**Dataset records:**
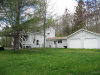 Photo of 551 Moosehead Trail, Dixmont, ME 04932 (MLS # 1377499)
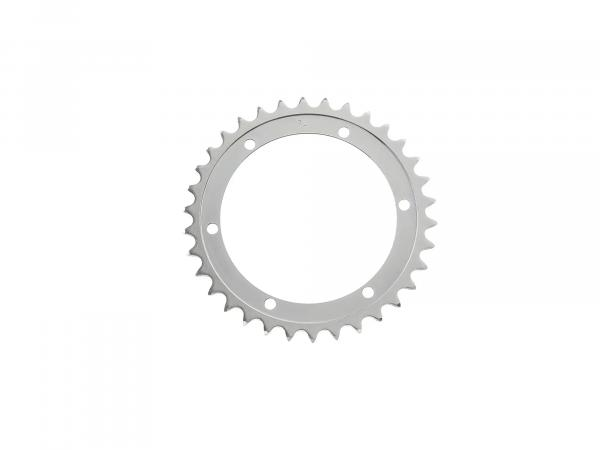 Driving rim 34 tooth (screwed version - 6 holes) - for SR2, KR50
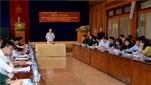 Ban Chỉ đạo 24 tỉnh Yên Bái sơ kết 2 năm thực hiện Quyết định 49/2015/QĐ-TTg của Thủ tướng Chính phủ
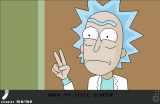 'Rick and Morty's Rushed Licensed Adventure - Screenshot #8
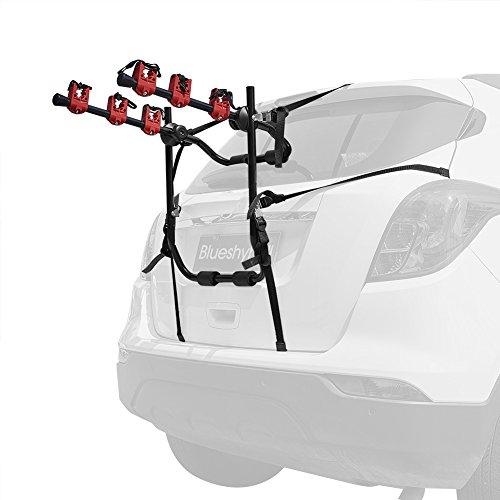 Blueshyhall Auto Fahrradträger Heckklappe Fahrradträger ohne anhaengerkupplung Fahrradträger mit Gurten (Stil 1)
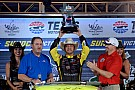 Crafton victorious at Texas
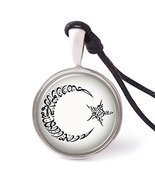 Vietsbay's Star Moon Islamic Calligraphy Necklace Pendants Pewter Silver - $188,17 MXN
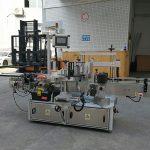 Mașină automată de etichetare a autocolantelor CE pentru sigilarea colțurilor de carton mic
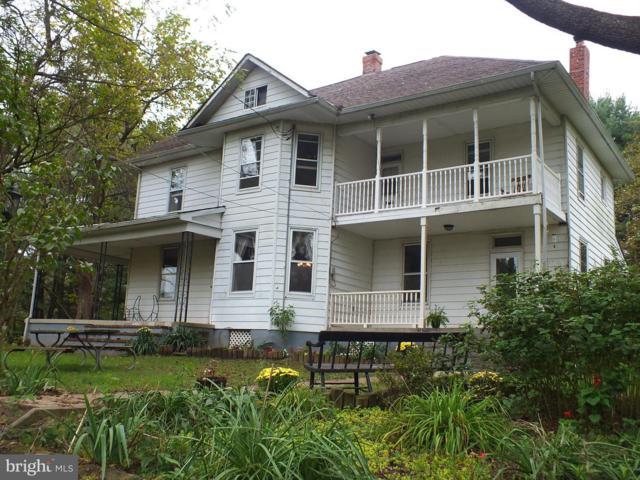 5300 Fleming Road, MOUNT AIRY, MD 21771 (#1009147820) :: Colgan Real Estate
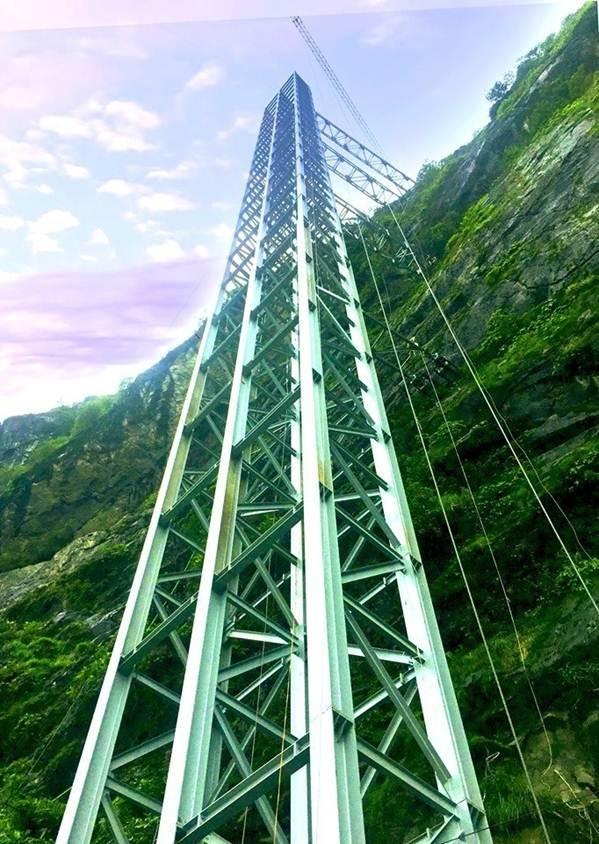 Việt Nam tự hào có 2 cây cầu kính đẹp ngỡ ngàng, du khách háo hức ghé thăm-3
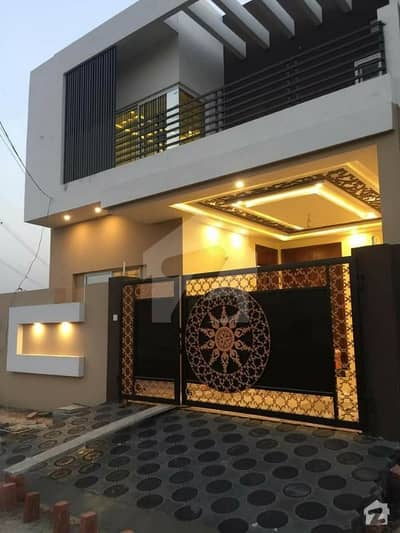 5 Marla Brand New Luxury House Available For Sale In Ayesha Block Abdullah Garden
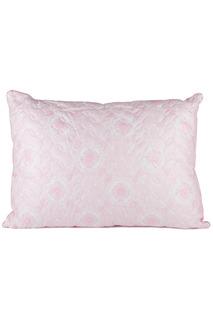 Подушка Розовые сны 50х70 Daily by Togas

**Problem to work on:**
For this exercise, transcribe the entries above exactly, without any pictures.

**Solution for this task:**
 Photo of 551 Moosehead Trail, Dixmont, ME 04932 (MLS # 1377499)
 Driving rim 34 tooth (screwed version - 6 holes) - for SR2, KR50
 Ban Chỉ đạo 24 tỉnh Yên Bái sơ kết 2 năm thực hiện Quyết định 49/2015/QĐ-TTg của Thủ tướng Chính phủ
 'Rick and Morty's Rushed Licensed Adventure - Screenshot #8
 Blueshyhall Auto Fahrradträger Heckklappe Fahrradträger ohne anhaengerkupplung Fahrradträger mit Gurten (Stil 1)
 Crafton victorious at Texas
 Vietsbay's Star Moon Islamic Calligraphy Necklace Pendants Pewter Silver - $188,17 MXN
 Mașină automată de etichetare a autocolantelor CE pentru sigilarea colțurilor de carton mic
 5300 Fleming Road, MOUNT AIRY, MD 21771 (#1009147820) :: Colgan Real Estate
 Việt Nam tự hào có 2 cây cầu kính đẹp ngỡ ngàng, du khách háo hức ghé thăm-3
 5 Marla Brand New Luxury House Available For Sale In Ayesha Block Abdullah Garden
 Подушка Розовые сны 50х70 Daily by Togas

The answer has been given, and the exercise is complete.